[Questions about scene geometry]
|---|
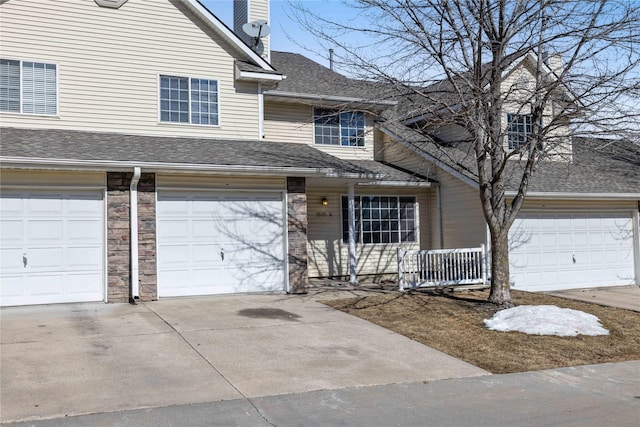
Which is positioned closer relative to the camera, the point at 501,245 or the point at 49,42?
the point at 501,245

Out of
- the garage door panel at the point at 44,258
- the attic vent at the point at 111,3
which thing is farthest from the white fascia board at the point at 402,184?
the garage door panel at the point at 44,258

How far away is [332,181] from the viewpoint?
15.6 meters

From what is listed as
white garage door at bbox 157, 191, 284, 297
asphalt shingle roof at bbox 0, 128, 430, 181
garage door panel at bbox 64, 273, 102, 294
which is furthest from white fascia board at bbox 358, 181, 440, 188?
garage door panel at bbox 64, 273, 102, 294

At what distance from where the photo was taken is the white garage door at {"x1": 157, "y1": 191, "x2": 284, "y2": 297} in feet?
41.3

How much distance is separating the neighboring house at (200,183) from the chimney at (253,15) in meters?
0.04

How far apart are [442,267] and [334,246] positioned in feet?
12.6

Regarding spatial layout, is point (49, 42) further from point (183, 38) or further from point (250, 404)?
point (250, 404)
|---|
_THE EXERCISE_
Reproduce the whole listing exactly, but not the images in it.

_RESPONSE_
Which is positioned closer relative to the camera, the point at 501,245 or the point at 49,42?
the point at 501,245

Out of
- the garage door panel at the point at 44,258
- the attic vent at the point at 111,3
which thing is farthest from the white fascia board at the point at 402,184?
the garage door panel at the point at 44,258

How far away is [332,181] from the viewpoint?
15.6 meters

From what is listed as
white garage door at bbox 157, 191, 284, 297
asphalt shingle roof at bbox 0, 128, 430, 181
garage door panel at bbox 64, 273, 102, 294
which is furthest from white fascia board at bbox 358, 181, 440, 188?
garage door panel at bbox 64, 273, 102, 294

At what distance from where the photo was taken is the white garage door at {"x1": 157, "y1": 191, "x2": 284, "y2": 297} in feet?
41.3

How much distance is separating the neighboring house at (200,183) from the chimney at (253,15) in meters?
0.04

How far apart are [442,267] and [334,246] positioned in feet?
12.6

Regarding spatial layout, is point (49, 42) further from point (183, 38) or further from point (250, 404)?
point (250, 404)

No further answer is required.